5.         Abstain from any acts, escalation or decisions likely to undermine the prospects of finalising these negotiations and reaching an agreement;

6.         Conduct a series of consultations between the delegations and their respective leaderships in the coming phase on the ideas, which were discussed during the talks and study them in detail;

7.         Continuation of consultations and resumption of direct talks within one month from the submission of this statement at a place to be agreed upon;

8.         Reaffirm the continued positive spirit in engaging with any and all matters, which may facilitate reaching a complete, comprehensive and permanent solution to the conflict in Yemen;

9.         To that end, add to the delegations, to the next round of talks, military experts in order to provide technical support and advice in their area of expertise; and

10.         Co-operate with the Special Envoy in relation to any matter connected with the completion of the negotiations.

I thank the two delegations for their engagement and commitment to the decisions of the sessions and I urge them to offer an further concessions and guarantees. And everyone has to recognize that Yemen is a nation for all its children and crucial decisions have to be inclusive and not unilateral. The United Nations has harnessed all of its efforts in service of the path of peace in Yemen, but only Yemenis can bring the country to the stage of peace.

I thank the leadership, the Government and the people of the State of Kuwait. There is no doubt that Kuwait has proved once again its leadership in safeguarding peace in the region.

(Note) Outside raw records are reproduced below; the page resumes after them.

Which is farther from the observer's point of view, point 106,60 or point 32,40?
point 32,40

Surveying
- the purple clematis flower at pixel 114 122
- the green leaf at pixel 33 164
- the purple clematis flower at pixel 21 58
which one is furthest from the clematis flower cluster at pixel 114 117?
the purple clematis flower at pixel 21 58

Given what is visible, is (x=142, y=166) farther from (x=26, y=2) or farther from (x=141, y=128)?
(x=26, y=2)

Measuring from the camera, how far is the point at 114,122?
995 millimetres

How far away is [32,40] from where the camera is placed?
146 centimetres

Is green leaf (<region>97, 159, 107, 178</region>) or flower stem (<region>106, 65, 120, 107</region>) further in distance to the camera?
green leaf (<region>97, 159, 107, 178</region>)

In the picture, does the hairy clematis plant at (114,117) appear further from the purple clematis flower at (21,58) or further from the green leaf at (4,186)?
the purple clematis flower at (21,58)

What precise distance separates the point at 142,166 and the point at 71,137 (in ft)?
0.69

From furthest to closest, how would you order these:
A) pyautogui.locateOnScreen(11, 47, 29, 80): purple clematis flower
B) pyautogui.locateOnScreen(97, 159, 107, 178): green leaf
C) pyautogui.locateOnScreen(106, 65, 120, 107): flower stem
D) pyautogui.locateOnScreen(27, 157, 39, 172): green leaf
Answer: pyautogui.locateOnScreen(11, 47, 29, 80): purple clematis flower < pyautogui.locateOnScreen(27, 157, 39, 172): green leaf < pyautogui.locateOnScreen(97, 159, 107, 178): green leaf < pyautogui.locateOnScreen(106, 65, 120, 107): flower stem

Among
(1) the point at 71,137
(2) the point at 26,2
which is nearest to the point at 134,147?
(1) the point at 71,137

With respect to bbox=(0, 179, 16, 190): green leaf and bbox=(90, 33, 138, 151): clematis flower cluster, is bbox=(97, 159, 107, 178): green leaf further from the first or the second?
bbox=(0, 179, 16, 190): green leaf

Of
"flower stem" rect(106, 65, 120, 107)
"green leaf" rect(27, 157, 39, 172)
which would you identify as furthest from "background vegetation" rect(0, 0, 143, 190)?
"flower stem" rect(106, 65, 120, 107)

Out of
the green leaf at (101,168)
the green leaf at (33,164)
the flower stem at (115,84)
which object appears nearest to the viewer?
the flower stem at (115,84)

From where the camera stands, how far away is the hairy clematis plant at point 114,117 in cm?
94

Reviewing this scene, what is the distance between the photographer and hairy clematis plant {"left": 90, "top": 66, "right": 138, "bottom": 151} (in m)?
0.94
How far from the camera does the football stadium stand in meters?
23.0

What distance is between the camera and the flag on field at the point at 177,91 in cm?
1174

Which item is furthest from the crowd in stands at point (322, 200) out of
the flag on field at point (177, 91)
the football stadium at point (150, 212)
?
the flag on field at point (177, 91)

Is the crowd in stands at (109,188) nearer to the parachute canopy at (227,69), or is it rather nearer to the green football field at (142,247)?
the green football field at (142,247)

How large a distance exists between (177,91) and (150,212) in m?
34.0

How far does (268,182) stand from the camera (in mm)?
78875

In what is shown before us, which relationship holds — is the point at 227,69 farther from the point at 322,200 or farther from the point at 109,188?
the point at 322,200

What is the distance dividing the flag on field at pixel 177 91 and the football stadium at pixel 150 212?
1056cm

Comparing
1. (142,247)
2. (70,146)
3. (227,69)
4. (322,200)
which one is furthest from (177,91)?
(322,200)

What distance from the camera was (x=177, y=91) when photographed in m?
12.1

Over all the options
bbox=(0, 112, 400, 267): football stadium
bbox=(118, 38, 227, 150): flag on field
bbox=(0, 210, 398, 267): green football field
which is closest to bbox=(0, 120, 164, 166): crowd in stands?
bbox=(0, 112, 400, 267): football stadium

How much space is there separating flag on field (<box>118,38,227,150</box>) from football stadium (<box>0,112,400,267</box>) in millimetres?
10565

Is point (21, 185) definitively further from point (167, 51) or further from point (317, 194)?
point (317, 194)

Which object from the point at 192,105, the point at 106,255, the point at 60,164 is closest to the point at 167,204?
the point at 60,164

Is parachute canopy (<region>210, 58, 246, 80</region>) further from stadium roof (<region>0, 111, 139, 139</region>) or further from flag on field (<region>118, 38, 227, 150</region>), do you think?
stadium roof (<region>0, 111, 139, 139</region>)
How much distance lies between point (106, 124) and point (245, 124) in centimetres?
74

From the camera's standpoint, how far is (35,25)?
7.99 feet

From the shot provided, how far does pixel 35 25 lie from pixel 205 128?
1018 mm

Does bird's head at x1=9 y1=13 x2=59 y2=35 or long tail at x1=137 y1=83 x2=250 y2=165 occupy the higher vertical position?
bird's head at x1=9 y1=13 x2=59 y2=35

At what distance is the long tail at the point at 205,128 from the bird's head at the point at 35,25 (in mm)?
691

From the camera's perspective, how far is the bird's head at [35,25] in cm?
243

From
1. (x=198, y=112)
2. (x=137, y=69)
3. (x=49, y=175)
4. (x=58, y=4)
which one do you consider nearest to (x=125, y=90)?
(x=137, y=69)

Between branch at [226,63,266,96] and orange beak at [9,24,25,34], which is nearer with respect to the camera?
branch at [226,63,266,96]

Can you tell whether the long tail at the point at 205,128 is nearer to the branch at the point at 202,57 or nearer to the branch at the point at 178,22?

The choice of Kuwait for this round of talks played a fundamental role in want we have arrived at and this is an opportunity to offer my deep appreciation to the Emir of the State, His Highness Sabah Al-Ahmad Al-Jaber Al-Sabah for his wise leadership and personal intervention on some occasions. I also thank His Excellency Sheikh Sabah Khaled Al-Ahmad Al-Sabah, First Deputy Prime Minister and Minister of Foreign Affairs for the State of Kuwait who has been monitoring the Yemen file since the beginning and whose entire team has regularly worked day and night and has demonstrated high level of professionalism in covering this complex file.

I also thank the international community and the ambassadors from the Group of 18 states making tireless efforts and exertions to bring the points of view closer. And I thank the Gulf Cooperation Council and the Security Council for their engagement with the Yemen talks.

And finally, I bid peace to Yemen, peace to the people who have suffered the bitterness of wars and the difficulty of conflicts. The night of Yemen has been long but the dawn of peace is near and we will continue our efforts to raise the sun of peace over all of Yemen – south and north, east and west. Peace be upon you and the mercy and blessings of God.